Body surface potential mapping (BSPM) can be used to non- invasively measure the electrical activity of the heart using a dense set of thorax electrodes and a CT/MR scan of the thorax to solve the inverse problem of electrophysiology (ECGi). This technique now shows potential clinical value for the assessment and treatment of patients with arrhythmias.
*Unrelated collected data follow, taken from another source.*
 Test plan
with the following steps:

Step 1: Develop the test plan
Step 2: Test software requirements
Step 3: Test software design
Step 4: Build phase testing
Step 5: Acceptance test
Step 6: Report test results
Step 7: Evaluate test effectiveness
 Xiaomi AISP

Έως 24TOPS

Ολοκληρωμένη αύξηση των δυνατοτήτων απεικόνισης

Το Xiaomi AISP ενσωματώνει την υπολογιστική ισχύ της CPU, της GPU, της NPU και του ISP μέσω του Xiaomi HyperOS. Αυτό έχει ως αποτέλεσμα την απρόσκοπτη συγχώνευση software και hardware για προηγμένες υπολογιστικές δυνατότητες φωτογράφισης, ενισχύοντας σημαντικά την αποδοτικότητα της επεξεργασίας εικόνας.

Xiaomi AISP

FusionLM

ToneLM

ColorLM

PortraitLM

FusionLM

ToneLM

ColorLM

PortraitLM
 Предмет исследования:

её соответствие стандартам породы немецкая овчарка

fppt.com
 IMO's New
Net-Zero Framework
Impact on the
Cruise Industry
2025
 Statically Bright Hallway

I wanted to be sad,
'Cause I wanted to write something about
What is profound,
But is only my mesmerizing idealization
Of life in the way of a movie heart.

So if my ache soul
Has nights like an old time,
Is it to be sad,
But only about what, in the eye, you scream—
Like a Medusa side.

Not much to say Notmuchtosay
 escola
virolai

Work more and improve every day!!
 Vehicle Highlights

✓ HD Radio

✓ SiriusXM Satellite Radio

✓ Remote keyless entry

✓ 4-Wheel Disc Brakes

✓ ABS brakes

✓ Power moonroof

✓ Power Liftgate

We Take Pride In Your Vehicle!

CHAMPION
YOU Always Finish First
Co-localisation of the electrode positions and the CT/MR thorax scan is essential. This manuscript describes a method to perform the co-localisation using multiple biplane X-ray images. The electrodes are automatically detected and paired in the X-ray images. Then the 3D positions of the electrodes are computed and mapped onto the thorax surface derived from CT/MR. The proposed method is based on a multi-scale blob detection algorithm and the generalized Hough transform, which can automatically discriminate the leads used for BSPM from other ECG leads. The pairing method is based on epi-polar constraint matching and line pattern detection which assumes that BSPM electrodes are arranged in strips. The proposed methods are tested on a thorax phantom and two clinical cases. Results show an accuracy of 0.33 ± 0.20mm for detecting electrodes in the X-ray images and a success rate of 95.4%. The automatic pairing method achieves a 91.2% success rate.